Because to me the things I just mention first seem ALOT more "scary" and "dangerous" than the things I just mentioned last and in my eyes their are different degees of "evil" but, they are all both "evil" equally and unequally evil in their very own speacial way. Thanks for researching and sharing about ALOT of my famous and infamous ancestors! SORRY that this is VERY LONG! Have a great day! Thanks!

Laura said...

Hello, I would first like to thank you for your fantastic blog and its prodigious research which I find so absorbing.

I'm attempting a novel (yes I know - groan!) but am trying to stick to facts as much as possible. Researching on here is much more fun than fleshing out characters and writing dialogue though!

About the question of whether Despenser raped Isabella, one thing puzzles me. The archaic meaning of "dishonour",according to my trusty dictionary, is "to violate the chastity of, or rape." So the accusation in Hugh's judgement "of often dishonouring the queen and damaging her noble estate" could allude to that. But then the word is used in other contexts too. As the nature of the judgement was retaliatory and Hugh couldn't answer to it anyway, maybe they just threw that one in along with the other fictional parts?

Kathryn Warner said...

Hi Laura, thanks so much for the comment! So glad you like the blog, and wow, that's really great that you're writing a novel! Best of luck, and do let me know how it goes - I'd love to read it one day!

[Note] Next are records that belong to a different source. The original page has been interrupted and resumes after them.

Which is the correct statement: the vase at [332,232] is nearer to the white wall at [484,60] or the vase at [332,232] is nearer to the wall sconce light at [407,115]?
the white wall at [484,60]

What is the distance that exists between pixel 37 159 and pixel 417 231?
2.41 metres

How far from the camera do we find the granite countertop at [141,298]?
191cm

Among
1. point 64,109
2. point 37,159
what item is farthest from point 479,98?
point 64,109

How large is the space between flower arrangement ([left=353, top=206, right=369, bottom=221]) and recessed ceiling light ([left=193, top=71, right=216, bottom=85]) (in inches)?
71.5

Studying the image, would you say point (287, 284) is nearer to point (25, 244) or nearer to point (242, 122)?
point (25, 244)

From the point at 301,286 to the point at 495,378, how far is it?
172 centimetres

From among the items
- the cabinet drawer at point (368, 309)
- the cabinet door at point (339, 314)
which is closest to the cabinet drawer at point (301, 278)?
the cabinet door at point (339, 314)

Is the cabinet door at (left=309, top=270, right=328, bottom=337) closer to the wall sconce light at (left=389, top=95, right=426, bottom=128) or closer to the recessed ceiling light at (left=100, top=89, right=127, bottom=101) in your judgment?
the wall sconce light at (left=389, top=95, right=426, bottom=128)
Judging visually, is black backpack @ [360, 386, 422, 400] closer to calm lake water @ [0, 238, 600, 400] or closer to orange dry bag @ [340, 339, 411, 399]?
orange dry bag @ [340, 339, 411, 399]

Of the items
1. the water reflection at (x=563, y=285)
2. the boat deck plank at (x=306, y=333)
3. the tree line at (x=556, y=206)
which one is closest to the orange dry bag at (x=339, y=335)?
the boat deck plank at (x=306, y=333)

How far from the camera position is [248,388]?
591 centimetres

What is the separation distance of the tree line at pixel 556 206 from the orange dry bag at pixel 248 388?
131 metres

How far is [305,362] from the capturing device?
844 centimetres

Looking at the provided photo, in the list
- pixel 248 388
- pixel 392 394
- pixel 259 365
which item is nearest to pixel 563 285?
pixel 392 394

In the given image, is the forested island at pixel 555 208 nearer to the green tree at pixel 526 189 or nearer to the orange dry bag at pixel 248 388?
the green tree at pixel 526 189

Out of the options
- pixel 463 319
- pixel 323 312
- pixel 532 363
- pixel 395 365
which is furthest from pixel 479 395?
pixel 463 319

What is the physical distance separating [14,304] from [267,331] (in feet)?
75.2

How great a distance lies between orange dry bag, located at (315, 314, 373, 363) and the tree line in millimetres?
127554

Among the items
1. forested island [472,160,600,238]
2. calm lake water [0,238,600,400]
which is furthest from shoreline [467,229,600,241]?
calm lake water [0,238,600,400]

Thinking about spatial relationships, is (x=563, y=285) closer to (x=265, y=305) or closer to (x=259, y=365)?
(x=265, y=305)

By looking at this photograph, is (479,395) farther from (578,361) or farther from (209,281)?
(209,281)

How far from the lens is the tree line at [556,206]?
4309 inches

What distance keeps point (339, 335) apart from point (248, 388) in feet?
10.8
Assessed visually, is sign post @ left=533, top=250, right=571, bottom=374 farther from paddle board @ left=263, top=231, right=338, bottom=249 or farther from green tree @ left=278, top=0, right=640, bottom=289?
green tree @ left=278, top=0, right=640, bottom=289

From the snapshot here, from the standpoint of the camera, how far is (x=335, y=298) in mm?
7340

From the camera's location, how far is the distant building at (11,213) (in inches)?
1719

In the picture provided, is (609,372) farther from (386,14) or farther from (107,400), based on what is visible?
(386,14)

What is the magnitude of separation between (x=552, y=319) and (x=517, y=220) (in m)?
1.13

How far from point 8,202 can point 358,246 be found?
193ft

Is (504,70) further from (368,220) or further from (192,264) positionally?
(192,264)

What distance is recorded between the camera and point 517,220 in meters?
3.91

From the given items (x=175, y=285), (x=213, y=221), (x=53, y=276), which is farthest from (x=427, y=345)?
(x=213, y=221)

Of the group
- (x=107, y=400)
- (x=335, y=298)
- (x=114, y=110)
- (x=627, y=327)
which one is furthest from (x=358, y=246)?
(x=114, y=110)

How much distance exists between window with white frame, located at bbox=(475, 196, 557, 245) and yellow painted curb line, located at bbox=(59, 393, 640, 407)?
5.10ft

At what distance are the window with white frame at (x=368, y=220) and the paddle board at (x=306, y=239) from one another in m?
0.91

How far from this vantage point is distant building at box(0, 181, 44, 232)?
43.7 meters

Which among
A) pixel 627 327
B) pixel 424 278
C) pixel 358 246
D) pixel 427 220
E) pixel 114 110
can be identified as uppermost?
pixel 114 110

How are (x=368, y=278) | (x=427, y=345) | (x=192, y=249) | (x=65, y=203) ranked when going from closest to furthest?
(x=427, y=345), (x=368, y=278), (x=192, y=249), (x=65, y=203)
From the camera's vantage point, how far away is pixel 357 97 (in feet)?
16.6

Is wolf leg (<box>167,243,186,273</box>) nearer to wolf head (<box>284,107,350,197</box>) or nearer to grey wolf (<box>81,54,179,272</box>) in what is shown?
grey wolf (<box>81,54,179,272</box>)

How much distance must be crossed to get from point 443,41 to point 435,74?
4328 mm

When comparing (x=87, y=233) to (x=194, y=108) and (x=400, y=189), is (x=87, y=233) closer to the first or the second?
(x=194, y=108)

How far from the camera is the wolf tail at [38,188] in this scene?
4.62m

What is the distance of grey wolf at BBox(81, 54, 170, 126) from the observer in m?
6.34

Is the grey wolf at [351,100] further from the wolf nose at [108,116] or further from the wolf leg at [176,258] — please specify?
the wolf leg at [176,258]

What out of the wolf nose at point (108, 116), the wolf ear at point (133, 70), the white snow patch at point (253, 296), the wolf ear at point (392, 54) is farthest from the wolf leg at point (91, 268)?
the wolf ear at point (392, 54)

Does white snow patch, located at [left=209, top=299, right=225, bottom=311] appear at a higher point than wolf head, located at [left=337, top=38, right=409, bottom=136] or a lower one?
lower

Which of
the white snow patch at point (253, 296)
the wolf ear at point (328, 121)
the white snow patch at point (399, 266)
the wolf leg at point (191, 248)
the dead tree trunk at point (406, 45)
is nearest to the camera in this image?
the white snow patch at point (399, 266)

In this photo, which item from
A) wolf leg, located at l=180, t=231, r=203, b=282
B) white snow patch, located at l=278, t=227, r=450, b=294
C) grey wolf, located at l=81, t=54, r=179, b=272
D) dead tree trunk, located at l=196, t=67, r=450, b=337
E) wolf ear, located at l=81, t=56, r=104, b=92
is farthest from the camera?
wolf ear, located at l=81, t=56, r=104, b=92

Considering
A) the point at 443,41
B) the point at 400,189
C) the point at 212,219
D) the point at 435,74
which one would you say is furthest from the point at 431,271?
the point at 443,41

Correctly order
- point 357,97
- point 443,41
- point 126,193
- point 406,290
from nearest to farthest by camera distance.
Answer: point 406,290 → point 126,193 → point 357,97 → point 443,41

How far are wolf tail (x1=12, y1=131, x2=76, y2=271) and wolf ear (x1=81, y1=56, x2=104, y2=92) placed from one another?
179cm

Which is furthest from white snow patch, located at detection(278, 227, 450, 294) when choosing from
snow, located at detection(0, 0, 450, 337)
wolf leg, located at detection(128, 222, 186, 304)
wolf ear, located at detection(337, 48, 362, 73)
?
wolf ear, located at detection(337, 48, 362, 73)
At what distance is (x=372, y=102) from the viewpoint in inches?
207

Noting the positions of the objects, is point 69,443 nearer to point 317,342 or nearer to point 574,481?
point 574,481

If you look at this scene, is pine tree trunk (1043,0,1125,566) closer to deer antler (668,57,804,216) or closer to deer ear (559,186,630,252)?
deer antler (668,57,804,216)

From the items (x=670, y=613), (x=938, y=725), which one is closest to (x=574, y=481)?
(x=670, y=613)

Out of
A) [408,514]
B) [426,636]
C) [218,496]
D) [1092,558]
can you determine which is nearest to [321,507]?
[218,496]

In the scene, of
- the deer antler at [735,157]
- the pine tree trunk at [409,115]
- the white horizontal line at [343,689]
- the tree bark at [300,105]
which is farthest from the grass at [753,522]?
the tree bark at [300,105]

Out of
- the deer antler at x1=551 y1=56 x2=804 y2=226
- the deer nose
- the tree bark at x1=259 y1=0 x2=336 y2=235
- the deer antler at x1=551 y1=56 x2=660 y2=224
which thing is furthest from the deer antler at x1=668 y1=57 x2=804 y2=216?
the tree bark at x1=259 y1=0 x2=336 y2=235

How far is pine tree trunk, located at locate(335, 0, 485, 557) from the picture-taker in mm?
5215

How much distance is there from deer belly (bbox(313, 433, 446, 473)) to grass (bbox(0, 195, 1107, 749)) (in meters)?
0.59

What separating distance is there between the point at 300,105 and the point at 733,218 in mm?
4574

Yes, the word 'dishonour' ('deshonour' in the Anglo-Norman original) is also used in the context of Hugh dishonouring the king by robbing the ships, etc, so I very much doubt that it meant sexual misconduct. I also don't know if the fourteenth-century Anglo-Norman word carried the same possible nuance of violation, as we would understand it (archaically). I've written an entire post about whether Hugh raped Isabella, just in case you haven't yet seen it, and to my mind it's a 21st-century invention of Isabella's two biographers which has no contemporary evidence beyond the possible secondary meaning of 'dishonour'. The 'damaging her noble estate' refers to the confiscation of Isabella's dower lands in September 1324.

http://edwardthesecond.blogspot.co.uk/2012/04/did-hugh-despenser-younger-rape.html

James Harris said...

As far as the Canteruaure bit goes, given that the indictment mentions it in the context of robbing the Church, I wonder whether this is a reference to the De Clare inheritance disputes. At one stage in that tangled process, Hugh Despenser seized control of Tonbridge Castle in Kent in the belief that this formed part of the lands rightfully belonging to his wife Eleanor, after the death of her brother Gilbert Earl of Gloucester. This caused something of a stir since it was subsequently discovered that the castle actually belonged to the Archbishop of Canterbury.

Of course, if that is what the indictment is referring to, then it conveniently ignores the facts that this appears to have been an honest mistake on Hugh's part, and that he restored Tonbridge to the Archbishop once he discovered it was Church land. Yet another piece of Mortimer "ingenuity" perhaps?